I striped down the system to onboard VGA, usb keyboard and mouse, one memory stick then tested with two sticks, one hard drive, remove PCIe nvidia geforce 9500GT card, remove all power and HD light jumper cables, remove all Chassis USB jumper cables, but no different result. same error code FF without any beeps and video.

As far as faulty PSU, It is brand new and it worked for last few days. Now I dont have any replacement PSU to test it out. I just gonna have to wait for Tyan's tech support reply. I will keep you guys up to date with support request ticket and what tyan has to say about this issue and how will they help me to resolve it.

thank you again for very fast response.


----------



## jpatel6002 (Aug 28, 2009)

as Tyan support replied: "A code of FF indicates that the board is not going through POST. This can be caused by defective processors, a defective power supply, a power supply that is not plugged into all the connections on the motherboard, or a defective or shorted motherboard."
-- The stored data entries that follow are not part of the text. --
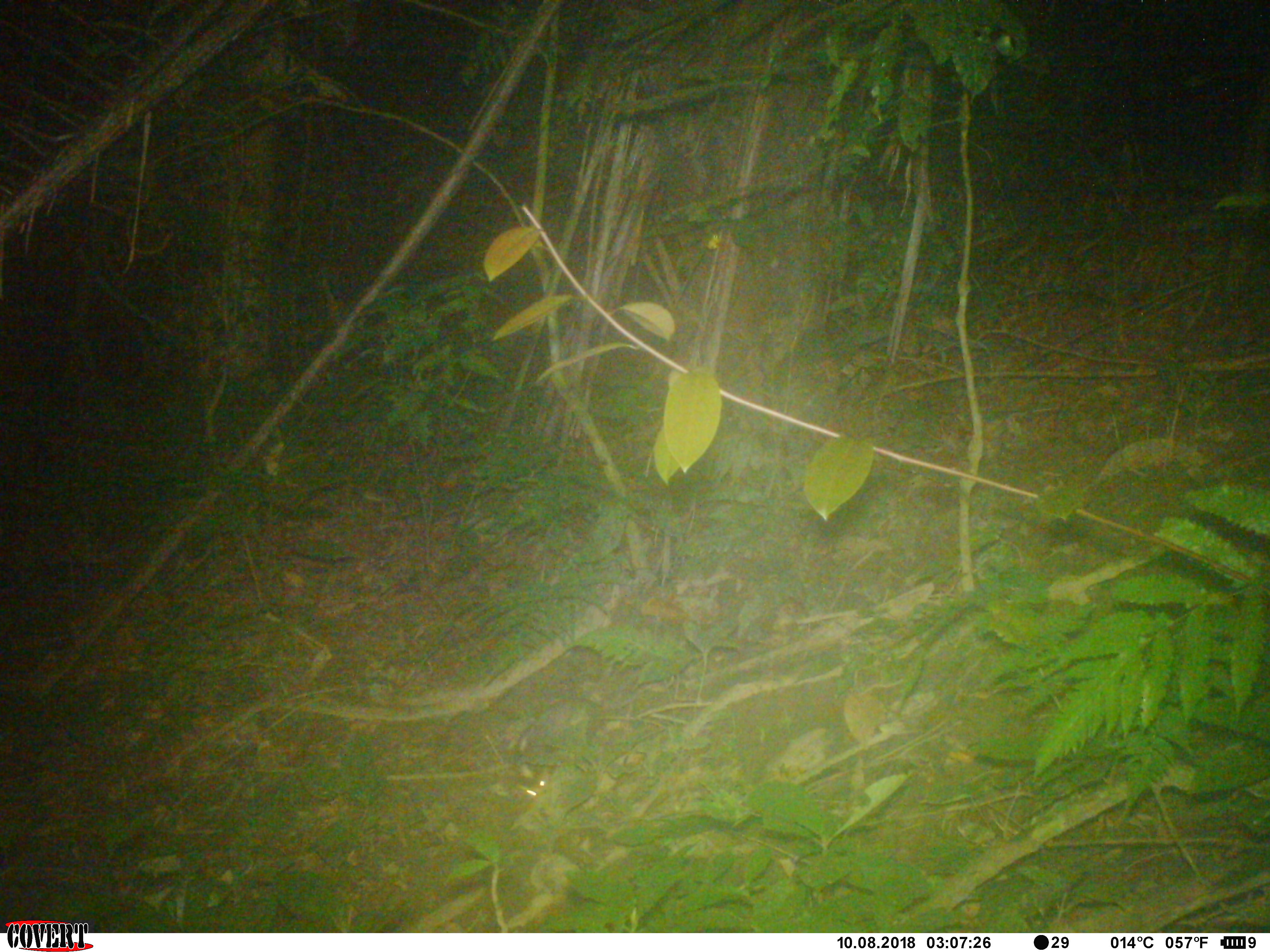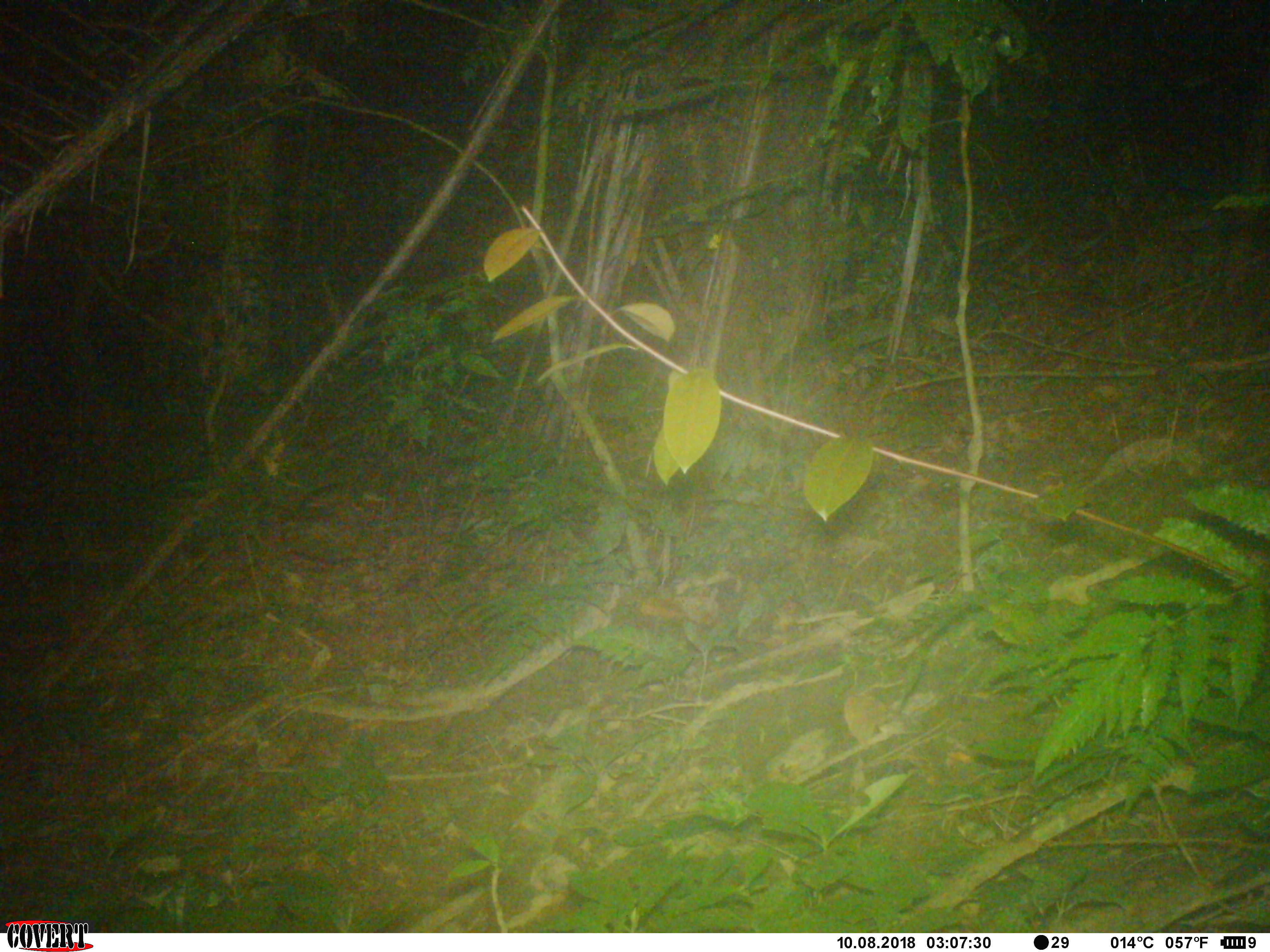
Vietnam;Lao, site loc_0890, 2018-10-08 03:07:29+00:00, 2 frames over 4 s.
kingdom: Animalia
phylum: Chordata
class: Mammalia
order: Carnivora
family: Mustelidae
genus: Melogale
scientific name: Melogale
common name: ferret badger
Ferret badger (Melogale). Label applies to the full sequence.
They asked me try one processor at a time if the processor is faulty, and try different PSU. I tried one by one processor with 1,2 and 3 memory dimms but no change with same FF error. I tried different PSU, but same FF error. I replied them today. 

I'll keep you up to date.
Thanks


----------



## jpatel6002 (Aug 28, 2009)

Tyan support gave me an RMA number to send mobo back to them to test it (spend $20.00 for shipping). For some reason they didnot find any issues with it. I'm not even sure how can they not find any issues! it worked when it was new, now when I plug everything in, it shows FF error without any beeps, so there must be something went wrong between that time.
I will try to contact with them again, and see what they have to say. let you guys know.


----------